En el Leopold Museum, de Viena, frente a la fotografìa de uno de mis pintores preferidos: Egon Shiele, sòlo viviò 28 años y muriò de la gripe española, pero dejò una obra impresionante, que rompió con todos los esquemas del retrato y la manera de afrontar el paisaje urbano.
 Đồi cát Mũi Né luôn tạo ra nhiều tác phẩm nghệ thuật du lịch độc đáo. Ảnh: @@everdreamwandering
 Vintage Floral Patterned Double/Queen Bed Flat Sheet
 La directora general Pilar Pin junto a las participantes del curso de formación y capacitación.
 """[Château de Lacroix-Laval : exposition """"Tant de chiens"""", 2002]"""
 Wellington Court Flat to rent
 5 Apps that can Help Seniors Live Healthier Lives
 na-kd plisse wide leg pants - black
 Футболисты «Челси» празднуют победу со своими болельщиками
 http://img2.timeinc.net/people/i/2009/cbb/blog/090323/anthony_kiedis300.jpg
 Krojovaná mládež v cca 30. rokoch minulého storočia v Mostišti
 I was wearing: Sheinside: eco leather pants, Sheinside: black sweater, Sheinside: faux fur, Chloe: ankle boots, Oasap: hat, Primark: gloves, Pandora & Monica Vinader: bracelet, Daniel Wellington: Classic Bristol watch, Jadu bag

■ Problem to solve ■
An exact restatement of the data is required.

■ Result for this task ■
En el Leopold Museum, de Viena, frente a la fotografìa de uno de mis pintores preferidos: Egon Shiele, sòlo viviò 28 años y muriò de la gripe española, pero dejò una obra impresionante, que rompió con todos los esquemas del retrato y la manera de afrontar el paisaje urbano.
 Đồi cát Mũi Né luôn tạo ra nhiều tác phẩm nghệ thuật du lịch độc đáo. Ảnh: @@everdreamwandering
 Vintage Floral Patterned Double/Queen Bed Flat Sheet
 La directora general Pilar Pin junto a las participantes del curso de formación y capacitación.
 """[Château de Lacroix-Laval : exposition """"Tant de chiens"""", 2002]"""
 Wellington Court Flat to rent
 5 Apps that can Help Seniors Live Healthier Lives
 na-kd plisse wide leg pants - black
 Футболисты «Челси» празднуют победу со своими болельщиками
 http://img2.timeinc.net/people/i/2009/cbb/blog/090323/anthony_kiedis300.jpg
 Krojovaná mládež v cca 30. rokoch minulého storočia v Mostišti
 I was wearing: Sheinside: eco leather pants, Sheinside: black sweater, Sheinside: faux fur, Chloe: ankle boots, Oasap: hat, Primark: gloves, Pandora & Monica Vinader: bracelet, Daniel Wellington: Classic Bristol watch, Jadu bag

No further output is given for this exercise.